How I’d invest £5k the Warren Buffett way

These six rules from Warren Buffett help me find and hold the shares of companies backed by great businesses and I’d use them to invest £5k today.

The content of this article was relevant at the time of publishing. Circumstances change continuously and caution should therefore be exercised when relying upon any content contained within this article.

Warren Buffett at a Berkshire Hathaway AGM

Image source: The Motley Fool

You’re reading a free article with opinions that may differ from The Motley Fool’s Premium Investing Services. Become a Motley Fool member today to get instant access to our top analyst recommendations, in-depth research, investing resources, and more. Learn More.

Warren Buffett’s success at investing in general stocks and shares over many years is remarkable. Between 1964 and 2020, he achieved a compound annual growth rate of around 20% via his investment company and conglomerate Berkshire Hathaway.

It’s true that others have achieved higher annualised rates of return. But few investors have kept up the positive momentum in their portfolios for as long as Buffett has.

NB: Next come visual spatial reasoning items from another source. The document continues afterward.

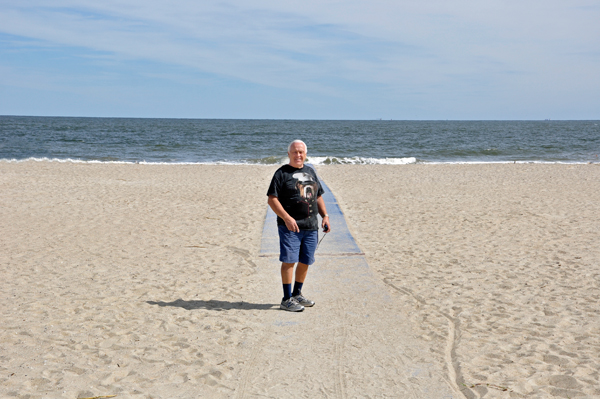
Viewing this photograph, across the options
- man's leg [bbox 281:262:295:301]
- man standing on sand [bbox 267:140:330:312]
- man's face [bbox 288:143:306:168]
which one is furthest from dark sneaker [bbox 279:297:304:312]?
man's face [bbox 288:143:306:168]

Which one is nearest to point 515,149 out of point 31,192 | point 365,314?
point 31,192

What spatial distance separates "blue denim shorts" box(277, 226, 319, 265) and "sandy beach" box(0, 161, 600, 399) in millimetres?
608

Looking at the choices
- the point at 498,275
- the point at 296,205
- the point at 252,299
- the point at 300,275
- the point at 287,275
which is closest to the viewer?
the point at 296,205

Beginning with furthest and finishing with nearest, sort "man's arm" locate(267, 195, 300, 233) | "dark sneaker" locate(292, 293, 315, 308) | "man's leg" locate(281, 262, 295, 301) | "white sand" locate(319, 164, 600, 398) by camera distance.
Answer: "dark sneaker" locate(292, 293, 315, 308) → "man's leg" locate(281, 262, 295, 301) → "man's arm" locate(267, 195, 300, 233) → "white sand" locate(319, 164, 600, 398)

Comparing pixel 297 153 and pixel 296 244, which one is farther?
pixel 296 244

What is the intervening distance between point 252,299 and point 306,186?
1.60 metres

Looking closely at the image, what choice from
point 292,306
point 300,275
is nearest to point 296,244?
point 300,275

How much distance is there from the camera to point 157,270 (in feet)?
21.9

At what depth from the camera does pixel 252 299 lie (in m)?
5.53

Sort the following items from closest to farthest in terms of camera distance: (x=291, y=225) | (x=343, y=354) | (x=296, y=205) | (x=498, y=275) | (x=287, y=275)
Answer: (x=343, y=354)
(x=291, y=225)
(x=296, y=205)
(x=287, y=275)
(x=498, y=275)

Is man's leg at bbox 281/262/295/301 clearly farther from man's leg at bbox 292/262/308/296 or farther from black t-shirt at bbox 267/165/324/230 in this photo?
black t-shirt at bbox 267/165/324/230

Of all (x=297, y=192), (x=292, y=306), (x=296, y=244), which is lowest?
(x=292, y=306)

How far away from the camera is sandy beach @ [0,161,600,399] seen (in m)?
3.73

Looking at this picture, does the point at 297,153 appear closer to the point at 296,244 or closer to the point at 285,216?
the point at 285,216
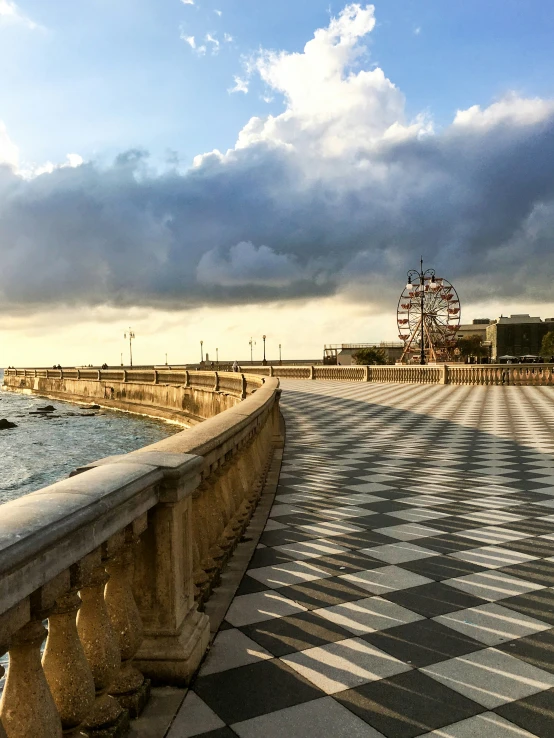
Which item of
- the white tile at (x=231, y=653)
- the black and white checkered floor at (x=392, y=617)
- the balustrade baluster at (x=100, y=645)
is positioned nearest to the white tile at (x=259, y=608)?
the black and white checkered floor at (x=392, y=617)

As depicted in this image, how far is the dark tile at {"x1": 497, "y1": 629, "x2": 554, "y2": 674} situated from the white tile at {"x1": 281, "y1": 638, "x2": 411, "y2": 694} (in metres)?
0.61

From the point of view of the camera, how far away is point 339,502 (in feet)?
21.3

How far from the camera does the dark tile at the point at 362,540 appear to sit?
4957 millimetres

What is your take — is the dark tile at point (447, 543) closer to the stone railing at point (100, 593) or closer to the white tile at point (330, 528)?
the white tile at point (330, 528)

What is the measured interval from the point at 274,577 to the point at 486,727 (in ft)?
6.34

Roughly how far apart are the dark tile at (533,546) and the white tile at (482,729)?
2.47 metres

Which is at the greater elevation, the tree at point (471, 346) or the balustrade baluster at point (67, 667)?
the tree at point (471, 346)

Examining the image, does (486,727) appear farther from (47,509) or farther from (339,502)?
(339,502)

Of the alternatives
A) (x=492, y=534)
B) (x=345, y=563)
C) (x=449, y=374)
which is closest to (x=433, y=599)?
(x=345, y=563)

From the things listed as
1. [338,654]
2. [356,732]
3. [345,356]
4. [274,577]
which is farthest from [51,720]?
[345,356]

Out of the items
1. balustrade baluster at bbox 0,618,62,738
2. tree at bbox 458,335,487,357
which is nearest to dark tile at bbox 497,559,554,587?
balustrade baluster at bbox 0,618,62,738

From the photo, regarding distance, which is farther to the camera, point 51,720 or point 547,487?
point 547,487

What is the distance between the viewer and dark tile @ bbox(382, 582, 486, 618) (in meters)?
3.63

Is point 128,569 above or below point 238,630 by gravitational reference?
above
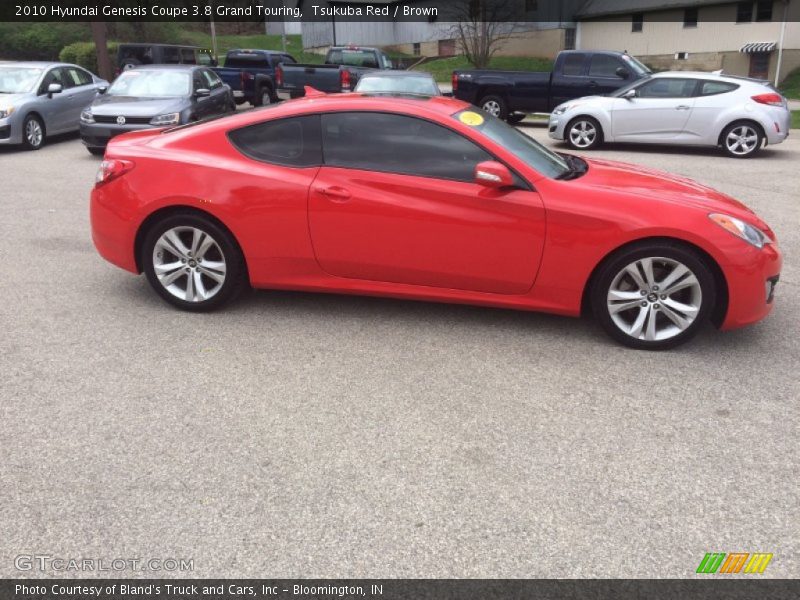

I watched an interesting video clip recently during which Buffett mentioned six rules he applies to his own stock purchases. And I’d use them to invest £5k in stocks today.

1) Buy wonderful businesses, not cigar butts

Buffett said he first approached investing while deep under the influence of Benjamin Graham — the so-called father of value investing. In essence, the younger Buffett prioritised ‘cheap’ over ‘quality’. And that meant he would often buy the shares of weak businesses when the valuation was on the floor.

The idea was to gain from a possible quick bounce-back in the stock. And he said it was like getting one last puff from a discarded cigar butt!

However, Buffett reckons that approach was “a mistake”. And he soon switched to a new strategy prioritising ‘quality’ over ‘cheap’ and buying what he calls “wonderful” businesses at fair valuations to hold for the long term.

2) Buy only the stocks of businesses you understand

Buffett sticks to what he calls his circle of competence. If he doesn’t fully understand how a business makes money, he won’t invest in its stock. In one example, he avoided the fast-growing technology sector for years.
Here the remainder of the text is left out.